Vessels in the salt-salmon trade usually laid
up during the winter months, but when World War I inflated freight
rates (1915-1919), C.A. Thayer carried Northwest fir and
Mendocino redwood to Australia. These off-season voyages took about
two months each way. Her return cargo was usually coal, but
sometimes hardwood or copra (dried coconut meat, from which coconut
oil is pressed).
Codfisherman
From 1925-1930, C.A. Thayer made yearly
voyages from Poulsbo, Washington, to the Bering Sea codfishing
waters (off the Alaskan coast). In addition to supplies, she carried
upwards of thirty men north, including fourteen fishermen and twelve
"dressers" (the men who cleaned and cured the catch).
At about 4:30am each day, the fishermen
launched their Grand Banks dories over Thayer's rails, and
then fished standing up, with handlines dropped over both sides of
their small boats. When the fishing was good, a man might catch
300-350 cod in a five-hour period.
After a decade-long, Depression-era lay-up in
LakeUnion, Seattle, the U.S. Army purchased C.A. Thayer from
J.E. Shields (a prominent Seattle codfisherman) for use in the war
effort. In 1942, the Army removed her masts and used Thayer as an
ammunition barge in British Columbia. After World War II, Shields
bought his ship back from the Army, fitted her with masts once
again, and returned her to codfishing. This bustling photo (ca.
1946-50, P9,8493.) illustrates her post-WWII period.
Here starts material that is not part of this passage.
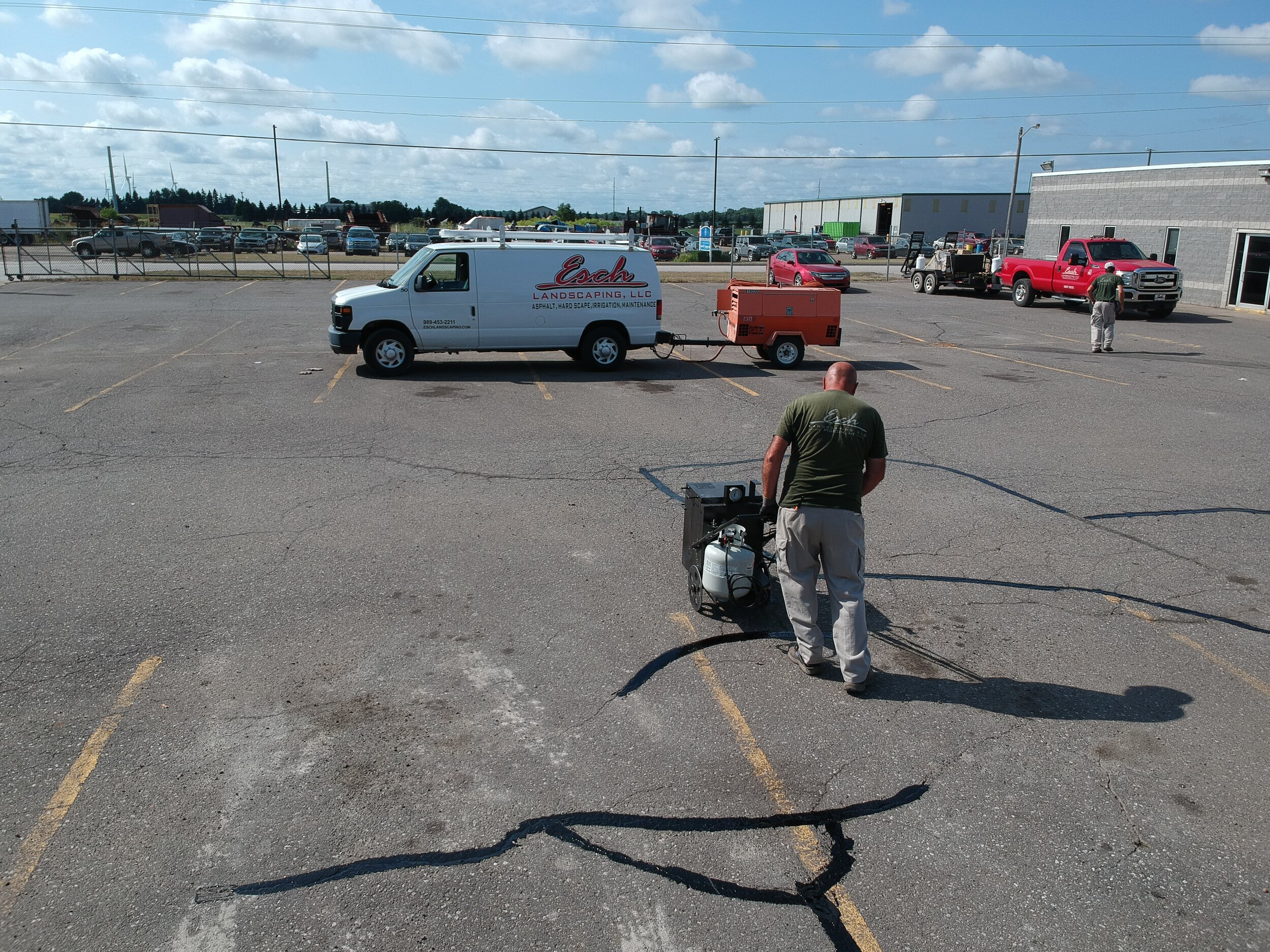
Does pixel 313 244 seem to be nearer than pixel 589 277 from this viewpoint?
No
With her final voyage, in 1950, C.A. Thayer
entered the history books as the last commercial sailing vessel to
operate on the West Coast.
Restoration
The State of California purchased C.A.
Thayer in 1957. After preliminary restoration in Seattle,
Washington, an intrepid volunteer crew sailed her down the coast to
San Francisco. The San FranciscoMaritimeMuseum performed more
extensive repairs and refitting, and opened Thayer to the
public in 1963.
The vessel was transferred to the National Park
Service in 1978, and designated a National Historic Landmark in
1984. After three full careers, and over 100 hundred years, she
remains -- restored and maintained for future generations -- to be
experienced at the San Francisco Maritime National Historical Park.